Рядом с «Юдифью» находится «Персей». Бенвенуто так упорно называл свою работу шедевром, что стало чуть ли не модой оспаривать это определение. А на самом деле статуя не хуже и не лучше других, созданных ваятелями в то время. Впрочем, когда мы, люди творческие, на собственном опыте знающие, в каких муках, волнениях и трудах рождается художественное произведение, читаем у самого Бенвенуто о том, скольких бессонных ночей, скольких усилий и страданий стоила ему эта статуя; когда мы присутствуем при самоотверженной борьбе человека с людьми и с мертвой материей; когда мы видим, как у ваятеля иссякают силы, в печи не хватает дров, а в горне – металла; когда мы видим как расплавленная бронза, вместо того чтобы стекать в форму, начинает застывать и мастер в отчаянии бросает в иссякший горн оловянные блюда, серебряные ножи и вилки, позолоченные кувшины и едва не бросается туда сам, подобно Эмпедоклу, бросившемуся в жерло Этны, – мы становимся снисходительнее к его произведениям, которые, не будучи выдающимися, занимают первое место после творений Микеланджело, рядом с произведениями Джамболоньи и, несомненно, впереди работ таких скульпторов, как Амманати, Такка и Баччо Бандинелли.

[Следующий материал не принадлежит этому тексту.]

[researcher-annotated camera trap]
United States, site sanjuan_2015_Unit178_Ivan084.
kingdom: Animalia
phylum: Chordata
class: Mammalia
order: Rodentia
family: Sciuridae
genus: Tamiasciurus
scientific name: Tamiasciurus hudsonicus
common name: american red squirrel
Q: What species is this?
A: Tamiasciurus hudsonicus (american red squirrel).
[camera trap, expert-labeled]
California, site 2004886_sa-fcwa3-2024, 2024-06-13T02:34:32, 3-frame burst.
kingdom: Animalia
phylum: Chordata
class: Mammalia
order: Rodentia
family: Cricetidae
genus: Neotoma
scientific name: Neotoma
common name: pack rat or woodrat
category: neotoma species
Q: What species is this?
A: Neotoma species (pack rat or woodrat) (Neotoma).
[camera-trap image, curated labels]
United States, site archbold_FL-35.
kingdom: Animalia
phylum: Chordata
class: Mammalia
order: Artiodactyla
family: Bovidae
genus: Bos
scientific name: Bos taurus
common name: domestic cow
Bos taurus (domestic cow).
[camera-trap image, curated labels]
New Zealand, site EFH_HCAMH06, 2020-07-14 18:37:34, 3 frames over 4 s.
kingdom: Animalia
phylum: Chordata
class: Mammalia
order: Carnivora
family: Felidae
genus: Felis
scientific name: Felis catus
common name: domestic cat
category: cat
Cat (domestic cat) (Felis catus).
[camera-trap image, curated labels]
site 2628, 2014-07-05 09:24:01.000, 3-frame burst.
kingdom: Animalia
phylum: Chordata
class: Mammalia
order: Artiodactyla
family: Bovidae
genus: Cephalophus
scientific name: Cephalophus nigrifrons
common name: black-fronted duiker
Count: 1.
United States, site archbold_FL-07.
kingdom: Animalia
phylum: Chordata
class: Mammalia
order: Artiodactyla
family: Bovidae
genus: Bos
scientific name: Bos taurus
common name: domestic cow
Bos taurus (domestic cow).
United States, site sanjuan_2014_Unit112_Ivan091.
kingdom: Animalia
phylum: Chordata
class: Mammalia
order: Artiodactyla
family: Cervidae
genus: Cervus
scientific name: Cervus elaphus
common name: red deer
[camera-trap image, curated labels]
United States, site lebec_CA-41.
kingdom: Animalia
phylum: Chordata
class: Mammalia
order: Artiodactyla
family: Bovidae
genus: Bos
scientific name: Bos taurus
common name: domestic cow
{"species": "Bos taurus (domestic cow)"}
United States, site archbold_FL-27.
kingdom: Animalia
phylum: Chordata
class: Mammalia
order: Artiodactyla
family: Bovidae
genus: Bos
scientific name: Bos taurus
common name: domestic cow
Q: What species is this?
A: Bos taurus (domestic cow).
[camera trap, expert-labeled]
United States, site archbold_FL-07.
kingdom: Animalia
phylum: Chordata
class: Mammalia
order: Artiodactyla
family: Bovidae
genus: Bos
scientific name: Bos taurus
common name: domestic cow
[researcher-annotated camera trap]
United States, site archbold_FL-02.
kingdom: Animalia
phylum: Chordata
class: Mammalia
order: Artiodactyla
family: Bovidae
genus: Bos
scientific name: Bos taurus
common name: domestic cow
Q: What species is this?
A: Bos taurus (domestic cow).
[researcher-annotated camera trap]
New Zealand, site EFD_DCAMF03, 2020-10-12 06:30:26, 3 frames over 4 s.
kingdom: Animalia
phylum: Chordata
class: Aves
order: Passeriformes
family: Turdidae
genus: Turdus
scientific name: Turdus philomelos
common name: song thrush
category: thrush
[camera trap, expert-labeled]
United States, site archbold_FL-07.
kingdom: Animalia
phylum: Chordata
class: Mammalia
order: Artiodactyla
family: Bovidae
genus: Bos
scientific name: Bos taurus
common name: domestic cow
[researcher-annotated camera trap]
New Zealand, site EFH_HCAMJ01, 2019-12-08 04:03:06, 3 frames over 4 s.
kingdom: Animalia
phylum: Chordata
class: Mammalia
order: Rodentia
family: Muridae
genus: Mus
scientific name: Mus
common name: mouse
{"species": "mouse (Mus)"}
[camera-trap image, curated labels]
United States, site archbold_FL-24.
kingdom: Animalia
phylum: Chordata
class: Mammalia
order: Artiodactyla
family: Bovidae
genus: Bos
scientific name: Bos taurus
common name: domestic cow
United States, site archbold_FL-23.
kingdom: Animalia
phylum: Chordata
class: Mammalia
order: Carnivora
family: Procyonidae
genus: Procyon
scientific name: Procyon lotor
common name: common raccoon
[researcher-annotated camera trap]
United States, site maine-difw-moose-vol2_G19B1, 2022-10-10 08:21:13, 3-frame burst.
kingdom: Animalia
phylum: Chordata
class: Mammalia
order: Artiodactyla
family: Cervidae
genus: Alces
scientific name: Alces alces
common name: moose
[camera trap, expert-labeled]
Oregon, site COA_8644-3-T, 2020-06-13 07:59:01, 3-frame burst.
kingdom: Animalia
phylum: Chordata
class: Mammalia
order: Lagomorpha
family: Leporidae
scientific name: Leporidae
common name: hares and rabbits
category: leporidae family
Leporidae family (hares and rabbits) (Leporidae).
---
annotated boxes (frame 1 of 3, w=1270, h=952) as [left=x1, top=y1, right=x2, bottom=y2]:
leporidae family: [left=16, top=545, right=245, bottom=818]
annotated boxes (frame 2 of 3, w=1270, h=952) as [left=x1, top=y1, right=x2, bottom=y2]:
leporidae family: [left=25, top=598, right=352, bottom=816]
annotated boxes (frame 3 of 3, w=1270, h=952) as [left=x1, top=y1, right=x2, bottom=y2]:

Но что действительно заслуживает восхищения и очарование чего никто не решится оспорить – это фигурки на пьедестале «Персея», ценность которых отлично понимал сам Бенвенуто: когда герцогиня заявила, что желает оставить их себе, он предпочел поссориться с ней, но не обеднить свою скульптуру. Несчастной Элеоноре Толедской эти фигурки настолько пришлись по душе, что ей захотелось во что бы то ни стало украсить ими свои покои, и Челлини понадобилось все его упрямство художника, чтобы вырвать фигурки у нее из рук.

Третья скульптурная группа – «Похищение сабинянок» Джамболоньи. Когда ее только установили в Лоджии деи Ланци, она имела такой успех, что полюбоваться ею стекались люди со всех концов Италии. Однако этим трем фигурам, при всей их великой красоте, обязанной как выразительности лиц, так и безупречности форм, не посчастливилось понравиться всем. Некий синьор, по примеру многих других отправившийся с улицы Корсо верхом на лошади во Флоренцию, чтобы полюбоваться «Похищением сабинянок», и проведший пять дней в дороге, подъехал поближе, на мгновение остановился и, не дав себе труда спешиться, заявил: «Так вот из-за чего столько шума». Затем он пожал плечами, пустил лошадь галопом и поскакал обратно в Рим.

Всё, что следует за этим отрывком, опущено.